» **Requirement**
Would you return all of this data exactly, leaving nothing out?
======== Supplied entries ========
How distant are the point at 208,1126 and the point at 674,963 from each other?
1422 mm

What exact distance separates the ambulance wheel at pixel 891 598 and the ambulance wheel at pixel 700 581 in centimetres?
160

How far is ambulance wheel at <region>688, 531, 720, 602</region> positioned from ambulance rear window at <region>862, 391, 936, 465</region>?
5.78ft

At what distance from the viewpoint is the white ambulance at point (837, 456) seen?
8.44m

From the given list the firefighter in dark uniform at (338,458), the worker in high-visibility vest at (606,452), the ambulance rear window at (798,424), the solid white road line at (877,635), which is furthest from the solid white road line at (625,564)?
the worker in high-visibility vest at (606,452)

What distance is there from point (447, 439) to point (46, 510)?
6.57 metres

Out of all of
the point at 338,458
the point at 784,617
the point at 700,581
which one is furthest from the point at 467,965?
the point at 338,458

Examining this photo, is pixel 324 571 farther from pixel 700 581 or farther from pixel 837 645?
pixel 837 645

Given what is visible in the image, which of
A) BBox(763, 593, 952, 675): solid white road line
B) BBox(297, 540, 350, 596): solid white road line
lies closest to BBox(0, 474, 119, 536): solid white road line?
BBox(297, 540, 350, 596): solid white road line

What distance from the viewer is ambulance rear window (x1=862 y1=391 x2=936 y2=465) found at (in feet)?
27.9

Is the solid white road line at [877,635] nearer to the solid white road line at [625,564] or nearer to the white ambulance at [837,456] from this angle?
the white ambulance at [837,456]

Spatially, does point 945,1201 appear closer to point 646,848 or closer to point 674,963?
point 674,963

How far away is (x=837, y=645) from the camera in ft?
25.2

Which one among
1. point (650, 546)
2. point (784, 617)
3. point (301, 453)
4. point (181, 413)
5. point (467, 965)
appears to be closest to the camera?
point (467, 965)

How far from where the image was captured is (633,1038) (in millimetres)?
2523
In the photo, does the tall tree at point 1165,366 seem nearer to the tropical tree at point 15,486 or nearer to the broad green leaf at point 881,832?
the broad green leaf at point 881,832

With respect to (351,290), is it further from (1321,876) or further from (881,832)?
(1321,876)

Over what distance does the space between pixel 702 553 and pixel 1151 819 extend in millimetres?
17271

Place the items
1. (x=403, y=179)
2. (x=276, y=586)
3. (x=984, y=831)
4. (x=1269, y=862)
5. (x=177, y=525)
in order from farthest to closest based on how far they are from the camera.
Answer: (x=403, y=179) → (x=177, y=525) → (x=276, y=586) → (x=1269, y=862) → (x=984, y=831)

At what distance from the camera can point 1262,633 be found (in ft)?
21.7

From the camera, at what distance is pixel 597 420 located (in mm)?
========
» **Final result**
How distant are the point at 208,1126 and the point at 674,963 from each other?
1422 mm

What exact distance separates the ambulance wheel at pixel 891 598 and the ambulance wheel at pixel 700 581 in centimetres?
160

How far is ambulance wheel at <region>688, 531, 720, 602</region> positioned from ambulance rear window at <region>862, 391, 936, 465</region>?
5.78ft

At what distance from the viewpoint is the white ambulance at point (837, 456) seen?
8.44m

From the given list the firefighter in dark uniform at (338,458), the worker in high-visibility vest at (606,452), the ambulance rear window at (798,424), the solid white road line at (877,635), which is furthest from the solid white road line at (625,564)?
the worker in high-visibility vest at (606,452)

What distance is there from point (447, 439) to point (46, 510)?
6.57 metres

Out of all of
the point at 338,458
the point at 784,617
the point at 700,581
which one is furthest from the point at 467,965?
the point at 338,458

Examining this photo, is pixel 324 571 farther from pixel 700 581 or farther from pixel 837 645?
pixel 837 645

Given what is visible in the image, which of
A) BBox(763, 593, 952, 675): solid white road line
B) BBox(297, 540, 350, 596): solid white road line
lies closest to BBox(0, 474, 119, 536): solid white road line?
BBox(297, 540, 350, 596): solid white road line

What distance from the viewer is ambulance rear window (x1=862 y1=391 x2=936 y2=465) found at (in feet)?
27.9

Is the solid white road line at [877,635] nearer to the solid white road line at [625,564] or nearer to the white ambulance at [837,456] from this angle?
the white ambulance at [837,456]

Spatially, does point 945,1201 appear closer to point 646,848 or closer to point 674,963?
point 674,963

How far away is (x=837, y=645) from the camera in ft?
25.2

Which one among
1. point (650, 546)
2. point (784, 617)
3. point (301, 453)
4. point (181, 413)
5. point (467, 965)
appears to be closest to the camera?
point (467, 965)

How far from where the image was captured is (633,1038) (in millimetres)?
2523
In the photo, does the tall tree at point 1165,366 seem nearer to the tropical tree at point 15,486 or nearer to the broad green leaf at point 881,832?
the broad green leaf at point 881,832

With respect to (351,290), is it further from (1321,876) or further from (881,832)?
(1321,876)

Over what distance does the space between pixel 702 553 and pixel 1151 819 extend in millimetres?
17271

Place the items
1. (x=403, y=179)
2. (x=276, y=586)
3. (x=984, y=831)
4. (x=1269, y=862)
5. (x=177, y=525)
in order from farthest to closest based on how far they are from the camera.
Answer: (x=403, y=179) → (x=177, y=525) → (x=276, y=586) → (x=1269, y=862) → (x=984, y=831)

At what distance from the camera can point 1262,633 be found (in ft)?
21.7

From the camera, at what distance is pixel 597 420 located (in mm)?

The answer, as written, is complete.